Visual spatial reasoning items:
---

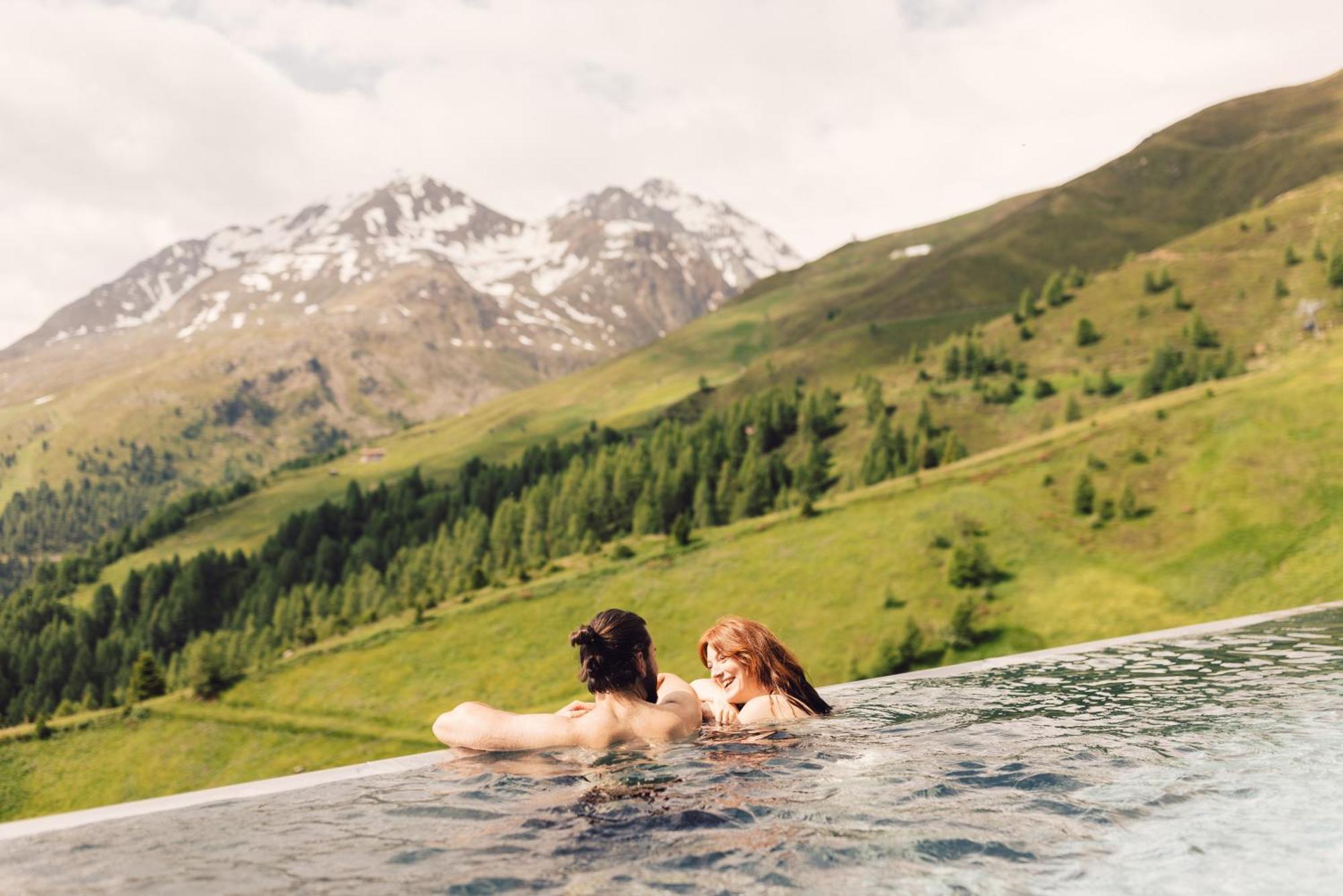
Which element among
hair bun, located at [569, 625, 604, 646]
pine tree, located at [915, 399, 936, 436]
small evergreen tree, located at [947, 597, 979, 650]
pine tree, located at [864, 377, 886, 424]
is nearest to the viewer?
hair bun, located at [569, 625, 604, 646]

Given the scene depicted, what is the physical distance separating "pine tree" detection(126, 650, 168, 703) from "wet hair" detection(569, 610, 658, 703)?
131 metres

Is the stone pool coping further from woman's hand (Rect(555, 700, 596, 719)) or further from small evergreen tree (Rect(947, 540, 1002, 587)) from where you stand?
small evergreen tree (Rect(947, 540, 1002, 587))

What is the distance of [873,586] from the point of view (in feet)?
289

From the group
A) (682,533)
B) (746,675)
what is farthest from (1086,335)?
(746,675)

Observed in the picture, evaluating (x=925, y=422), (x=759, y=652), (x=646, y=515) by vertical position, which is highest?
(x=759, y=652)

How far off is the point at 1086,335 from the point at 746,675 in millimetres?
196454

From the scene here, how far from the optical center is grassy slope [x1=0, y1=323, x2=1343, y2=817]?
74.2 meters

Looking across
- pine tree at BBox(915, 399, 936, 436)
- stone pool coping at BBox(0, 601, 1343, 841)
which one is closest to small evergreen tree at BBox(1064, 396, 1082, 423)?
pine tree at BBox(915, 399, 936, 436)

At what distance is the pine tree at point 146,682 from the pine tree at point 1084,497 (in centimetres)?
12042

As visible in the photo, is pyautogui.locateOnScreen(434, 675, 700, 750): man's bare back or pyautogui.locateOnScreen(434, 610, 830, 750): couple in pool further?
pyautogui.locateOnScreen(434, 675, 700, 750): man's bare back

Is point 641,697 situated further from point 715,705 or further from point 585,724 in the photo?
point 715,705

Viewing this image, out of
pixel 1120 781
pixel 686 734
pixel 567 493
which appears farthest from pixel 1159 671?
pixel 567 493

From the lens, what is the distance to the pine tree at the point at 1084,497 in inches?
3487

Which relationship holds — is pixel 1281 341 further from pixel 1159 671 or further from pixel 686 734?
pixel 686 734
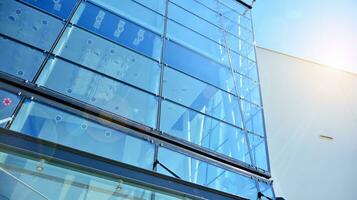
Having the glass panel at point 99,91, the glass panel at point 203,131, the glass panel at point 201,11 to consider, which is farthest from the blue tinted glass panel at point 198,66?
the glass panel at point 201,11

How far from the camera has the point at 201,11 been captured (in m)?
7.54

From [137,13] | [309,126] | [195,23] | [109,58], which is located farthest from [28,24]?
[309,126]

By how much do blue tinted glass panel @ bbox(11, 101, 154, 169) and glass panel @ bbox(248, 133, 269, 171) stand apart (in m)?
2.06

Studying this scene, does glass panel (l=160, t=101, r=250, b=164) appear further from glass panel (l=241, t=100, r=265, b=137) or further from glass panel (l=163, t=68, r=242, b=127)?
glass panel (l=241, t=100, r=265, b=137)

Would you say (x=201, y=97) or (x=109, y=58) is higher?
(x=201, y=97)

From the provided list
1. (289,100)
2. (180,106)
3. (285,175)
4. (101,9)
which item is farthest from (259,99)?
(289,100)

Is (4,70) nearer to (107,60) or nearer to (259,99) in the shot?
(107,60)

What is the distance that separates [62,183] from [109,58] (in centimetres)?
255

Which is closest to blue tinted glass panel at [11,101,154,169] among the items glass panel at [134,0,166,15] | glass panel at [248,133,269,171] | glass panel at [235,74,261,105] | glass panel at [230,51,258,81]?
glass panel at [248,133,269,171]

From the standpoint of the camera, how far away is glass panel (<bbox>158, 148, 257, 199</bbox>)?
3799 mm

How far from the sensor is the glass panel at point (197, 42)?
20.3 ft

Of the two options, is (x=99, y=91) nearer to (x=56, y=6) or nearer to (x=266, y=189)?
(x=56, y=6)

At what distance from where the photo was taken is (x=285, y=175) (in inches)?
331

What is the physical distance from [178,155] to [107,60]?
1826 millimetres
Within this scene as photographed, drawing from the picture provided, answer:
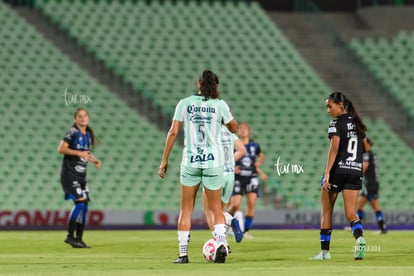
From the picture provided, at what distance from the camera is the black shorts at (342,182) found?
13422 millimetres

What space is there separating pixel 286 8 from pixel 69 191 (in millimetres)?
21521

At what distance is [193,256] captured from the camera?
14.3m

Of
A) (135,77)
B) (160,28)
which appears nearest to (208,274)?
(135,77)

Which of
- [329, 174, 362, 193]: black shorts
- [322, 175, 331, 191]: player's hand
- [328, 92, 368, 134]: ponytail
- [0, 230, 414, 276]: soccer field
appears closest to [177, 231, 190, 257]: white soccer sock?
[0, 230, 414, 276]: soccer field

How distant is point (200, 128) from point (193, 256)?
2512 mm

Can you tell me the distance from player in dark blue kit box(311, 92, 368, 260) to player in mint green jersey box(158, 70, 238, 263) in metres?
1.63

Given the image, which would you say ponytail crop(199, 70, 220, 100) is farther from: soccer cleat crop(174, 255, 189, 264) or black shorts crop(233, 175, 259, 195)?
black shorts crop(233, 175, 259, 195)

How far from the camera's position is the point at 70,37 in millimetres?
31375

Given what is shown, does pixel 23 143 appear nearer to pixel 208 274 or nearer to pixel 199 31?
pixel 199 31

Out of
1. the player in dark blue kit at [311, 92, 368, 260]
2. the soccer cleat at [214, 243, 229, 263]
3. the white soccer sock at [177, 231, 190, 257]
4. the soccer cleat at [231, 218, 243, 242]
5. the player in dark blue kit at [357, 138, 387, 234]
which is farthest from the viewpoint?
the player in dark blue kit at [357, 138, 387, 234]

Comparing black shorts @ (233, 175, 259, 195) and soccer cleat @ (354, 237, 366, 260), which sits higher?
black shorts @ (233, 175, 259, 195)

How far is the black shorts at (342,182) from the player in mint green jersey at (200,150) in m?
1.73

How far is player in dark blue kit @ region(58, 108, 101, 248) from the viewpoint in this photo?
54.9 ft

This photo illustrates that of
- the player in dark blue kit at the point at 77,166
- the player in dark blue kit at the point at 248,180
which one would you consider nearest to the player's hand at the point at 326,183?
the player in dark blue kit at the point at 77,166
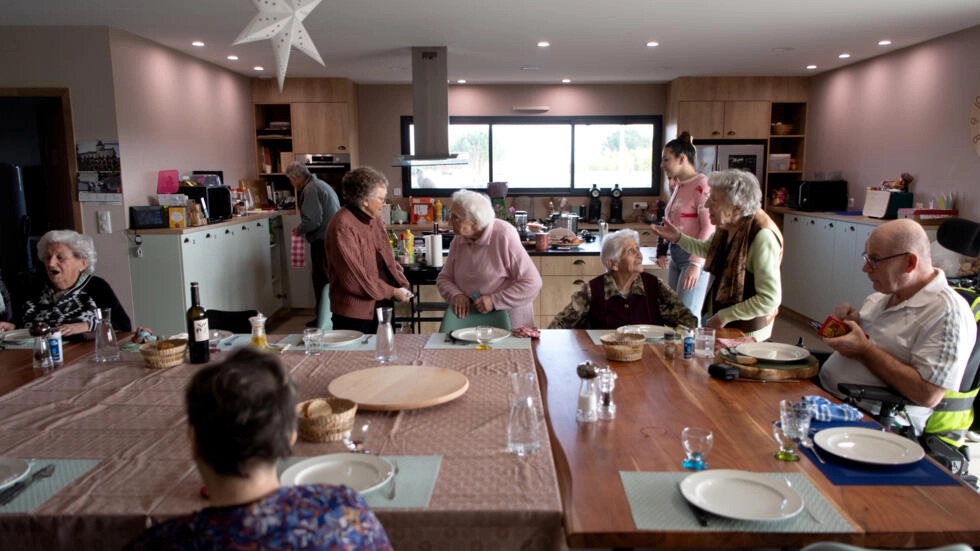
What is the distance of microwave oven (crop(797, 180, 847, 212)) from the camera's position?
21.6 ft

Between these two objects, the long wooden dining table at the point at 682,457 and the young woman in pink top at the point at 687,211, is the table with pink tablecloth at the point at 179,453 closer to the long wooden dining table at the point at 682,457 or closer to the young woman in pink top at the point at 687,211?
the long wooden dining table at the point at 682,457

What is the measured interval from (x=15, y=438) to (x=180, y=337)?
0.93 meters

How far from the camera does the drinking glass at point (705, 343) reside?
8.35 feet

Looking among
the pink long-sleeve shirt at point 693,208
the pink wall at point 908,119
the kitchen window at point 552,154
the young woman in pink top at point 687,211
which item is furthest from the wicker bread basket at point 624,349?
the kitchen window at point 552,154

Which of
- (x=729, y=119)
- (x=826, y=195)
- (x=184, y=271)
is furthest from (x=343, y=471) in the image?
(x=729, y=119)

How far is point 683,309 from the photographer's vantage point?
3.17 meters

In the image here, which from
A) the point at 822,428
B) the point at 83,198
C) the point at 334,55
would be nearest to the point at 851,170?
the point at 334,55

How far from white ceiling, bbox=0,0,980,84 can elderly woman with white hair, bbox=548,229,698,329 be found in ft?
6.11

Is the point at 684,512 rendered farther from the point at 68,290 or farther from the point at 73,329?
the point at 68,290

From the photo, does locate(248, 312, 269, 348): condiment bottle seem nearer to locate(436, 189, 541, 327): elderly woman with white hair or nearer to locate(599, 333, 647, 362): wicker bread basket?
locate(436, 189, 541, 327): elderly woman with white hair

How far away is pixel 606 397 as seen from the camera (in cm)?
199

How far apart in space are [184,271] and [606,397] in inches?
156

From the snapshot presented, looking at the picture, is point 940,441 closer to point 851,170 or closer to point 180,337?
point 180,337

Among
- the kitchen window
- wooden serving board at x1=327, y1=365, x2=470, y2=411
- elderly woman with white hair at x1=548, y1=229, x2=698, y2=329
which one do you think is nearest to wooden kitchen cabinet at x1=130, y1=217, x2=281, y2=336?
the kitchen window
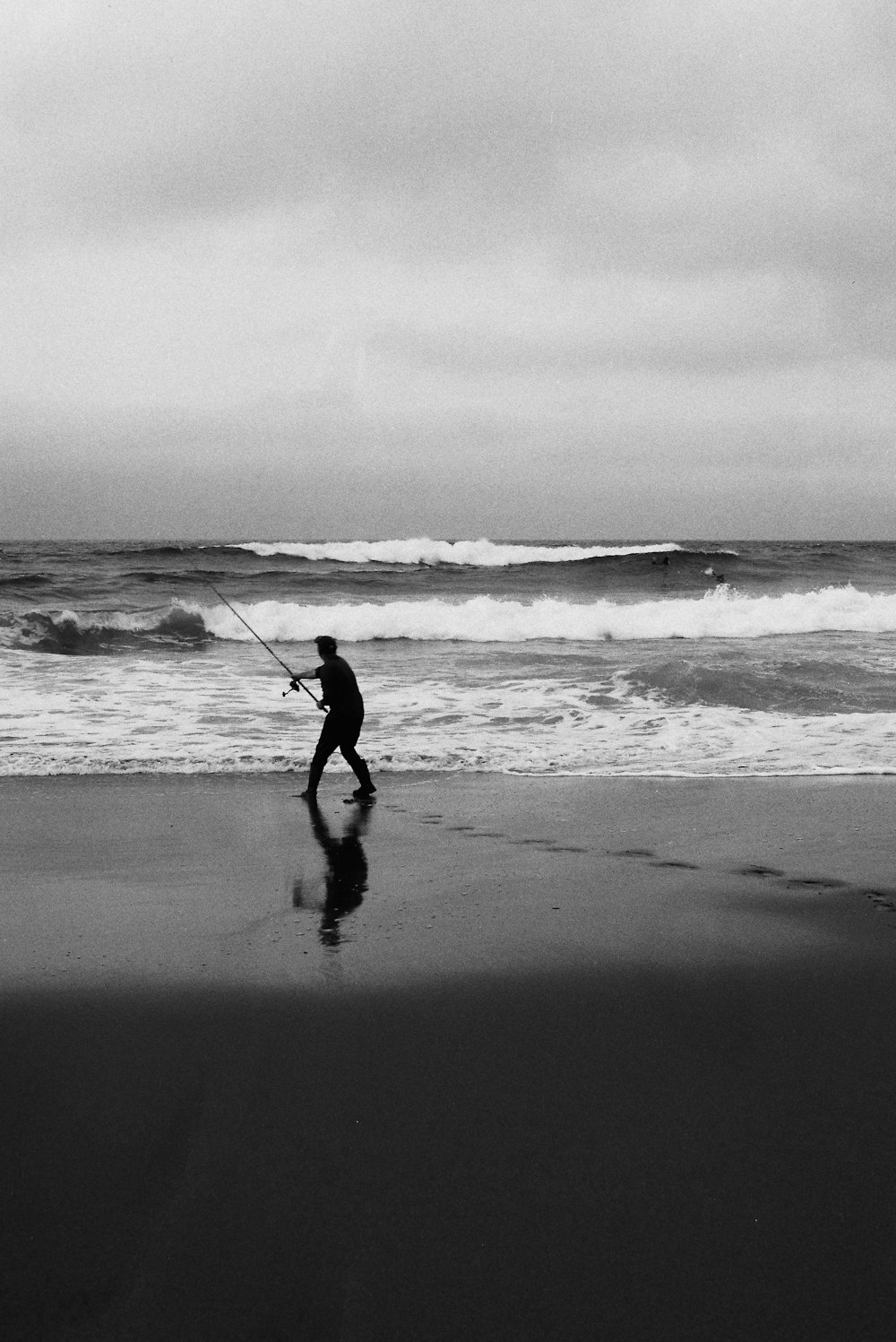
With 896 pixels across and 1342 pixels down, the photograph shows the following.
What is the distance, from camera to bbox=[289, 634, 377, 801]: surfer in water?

---

▶ _Exercise instructions_
Everything from the line with "What is the measured" through the end of the records above, and nothing else, is to be quoted exactly; please leave the pictures out.

▶ _Task response_
What is the measured interval from (x=15, y=438) to (x=180, y=337)?
0.93 meters

How far from the camera does the drinking glass at point (705, 343) reside?
8.35 feet

Looking among
the pink long-sleeve shirt at point 693,208
the pink wall at point 908,119
the kitchen window at point 552,154
the young woman in pink top at point 687,211
which item is furthest from the wicker bread basket at point 624,349?
the kitchen window at point 552,154

Which of
- (x=729, y=119)
- (x=826, y=195)
- (x=184, y=271)
is furthest from (x=343, y=471) in the image?
(x=729, y=119)

How far is point 683,309 from the photographer's vantage point?
3.17 meters

In the image here, which from
A) the point at 822,428
B) the point at 83,198
C) the point at 334,55
would be nearest to the point at 851,170?
the point at 334,55

How far from white ceiling, bbox=0,0,980,84 can elderly woman with white hair, bbox=548,229,698,329 be found in ft?
6.11

Is the point at 684,512 rendered farther from the point at 68,290 or farther from the point at 73,329?
the point at 68,290

From the photo, does locate(248, 312, 269, 348): condiment bottle seem nearer to locate(436, 189, 541, 327): elderly woman with white hair or nearer to locate(599, 333, 647, 362): wicker bread basket?
locate(436, 189, 541, 327): elderly woman with white hair

How far away is pixel 606 397 as seen from the camera (in cm)?
199

How far apart in space are [184,271] and [606,397] in inches?
156

From the snapshot presented, looking at the picture, is point 940,441 closer to point 851,170 or closer to point 180,337?
point 180,337

Among
- the kitchen window
- wooden serving board at x1=327, y1=365, x2=470, y2=411
- elderly woman with white hair at x1=548, y1=229, x2=698, y2=329
which one do you think is nearest to wooden kitchen cabinet at x1=130, y1=217, x2=281, y2=336?
the kitchen window
With 896 pixels across and 1342 pixels down, the photograph shows the following.
What is the distance, from camera to bbox=[289, 634, 377, 801]: surfer in water?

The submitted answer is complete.